Le parole sofferte della Poggiani, nominata direttrice nemmeno un anno fa dopo il bando della Funzione Pubblica, possono essere riassunte con una sola: governance. L’organizzatrice di Digital Venice ammette di essersi sentita sola, di non avere avuto una squadra. Nell’intervista ha avuto buone parole per i compagni di strada, evidenziando però di ciascuno le debolezze intrinseche: Stefano Quintarelli «segue con gran tenacia le battaglie che gli stanno a cuore, ma poi comunque ha la sua attività di parlamentare», il digital champion Riccardo Luna, suo sostenitore, «ha fatto un lavoro intelligente con i digital champions locali, ma lui è un comunicatore», Paolo Barberis, consigliere di palazzo Chigi per l’innovazione, «deve seguire le proprie attività». Insomma, secondo la Poggiani ci sarebbe stato un deficit tecnico unito alla governance complicata di una struttura dipartimentale che ha ereditato la situazione totalmente bloccata del commissario Ragosa e una serie di contenziosi che avrebbero fatto tremare i polsi a chiunque.
.@CarloDani3 @la_pippi @wireditalia io credo che le dimissioni siano un gesto nobile e che merita rispetto.

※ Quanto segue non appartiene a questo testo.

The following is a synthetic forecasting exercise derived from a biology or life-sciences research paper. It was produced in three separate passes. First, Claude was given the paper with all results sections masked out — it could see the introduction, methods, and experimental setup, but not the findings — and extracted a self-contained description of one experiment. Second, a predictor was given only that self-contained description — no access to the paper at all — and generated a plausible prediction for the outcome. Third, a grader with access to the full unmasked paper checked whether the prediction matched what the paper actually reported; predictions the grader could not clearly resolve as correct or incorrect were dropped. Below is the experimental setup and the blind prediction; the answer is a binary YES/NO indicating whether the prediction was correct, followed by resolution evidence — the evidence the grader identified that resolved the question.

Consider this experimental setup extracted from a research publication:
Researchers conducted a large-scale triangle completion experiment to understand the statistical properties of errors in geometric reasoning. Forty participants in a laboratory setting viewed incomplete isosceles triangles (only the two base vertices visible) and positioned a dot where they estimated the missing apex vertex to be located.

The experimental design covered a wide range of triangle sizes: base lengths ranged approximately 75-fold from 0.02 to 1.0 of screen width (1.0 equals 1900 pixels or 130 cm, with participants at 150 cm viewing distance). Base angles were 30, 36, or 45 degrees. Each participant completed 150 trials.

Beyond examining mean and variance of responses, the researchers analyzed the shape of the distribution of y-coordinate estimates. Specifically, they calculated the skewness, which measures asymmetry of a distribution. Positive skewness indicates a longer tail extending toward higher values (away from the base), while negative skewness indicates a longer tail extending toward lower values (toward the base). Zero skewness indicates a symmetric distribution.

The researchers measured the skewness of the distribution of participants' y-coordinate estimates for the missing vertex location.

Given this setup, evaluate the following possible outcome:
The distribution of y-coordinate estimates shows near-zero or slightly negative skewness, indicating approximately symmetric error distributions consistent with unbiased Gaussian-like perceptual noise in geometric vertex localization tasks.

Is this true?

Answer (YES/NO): NO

Poco praticato nel nostro paese
— Massimo Russo (@massimo_russo) March 28, 2015
Rispetto è nel fatto che voglio solo provare a ridare alla mia cittá quello che posso. Il resto è fuffa @massimo_russo @wireditalia
— Alessandra Poggiani (@la_pippi) March 28, 2015
Come da copione, tra il giornalista che ha realizzato l’intervista e la Poggiani c’è stato uno scontro, la direttrice dev’essersi accorta che lo sfogo amaro su quanto sia impossibile cambiare la pubblica amministrazione (anche se la manager intendeva quando si è senza adeguati strumenti) non è proprio un bel biglietto da visita per scendere in politica e allora si è entrati in un circo social-mediatico poco costruttivo e piuttosto spiacevole, che dà una coloritura da rivalità di cortile (sua espressione) alla vicenda e fa venire una gran voglia di parlare soltanto al futuro. Perché se anche qualcuno abbandona il campo, la guerra continua.
Il futuro dell’Agid
Mentre all’Agid non si sono ancora decisi ad ufficializzare le dimissioni – pare ci sarà una conferenza stampa – già si parla del futuro. Si deve. L’agenzia è in piena attività, da domani scatta l’obbligo della fatturazione elettronica, in aprile/maggio parte Italia Login, una piattaforma molto sofisticata e ambiziosa nel piano di riforma della pa. Il dipartimento non può permettersi di fare a meno di una guida forte, e presto. Gli scenari possibili sono quattro:
- Continuità con decreto. Matteo Renzi potrebbe decidere, vista l’urgenza, di cambiare la norma e scegliere il nuovo direttore dell’Agid come commissario speciale, in attesa di un bando. In questo caso, il nome più probabile sarebbe quello di Barberis.
- Continuità con bando veloce. La legge attuale prevede che sia la Funzione Pubblica ad aprire un bando per individuare il successore della Poggiani. Un metodo ovviamente più trasparente – anche se è comunque insindacabile – che riprodurrebbe le stesse dinamiche di quello precedente. Nulla vieta che sia molto breve, e che alla fine prevalga la vicinanza e simpatia politica.
- Rottura nella continuità. È possibile anche che si concretizzi l’idea promossa in questi mesi da Andrea Guerra e Marco Carrai, due uomini sui quali Renzi ripone molta fiducia. L’ex ad di Luxottica e il renziano di ferro da tempo stanno lavorando una completa centralizzazione della governance del digitale. In pratica palazzo Chigi avrebbe molto più potere, ci sarebbe un nome di riferimento, come fu Caio ai tempi di Letta, e l’Agid assumerebbe un ruolo più tecnico e meno autonomo, forse verrebbe anche un po’ svuotata. Molti i nomi che potrebbero andare bene, dallo stesso Caio ad altri.
- Rottura completa. Lo scenario meno probabile: aprire per un tempo più lungo la ricerca della figura idonea, processi più trasparenti e affidamento di maggiori strumenti all’agenzia e ai tavoli permanenti. Insomma, crederci davvero e metterci le persone giuste senza pensare alle simpatie.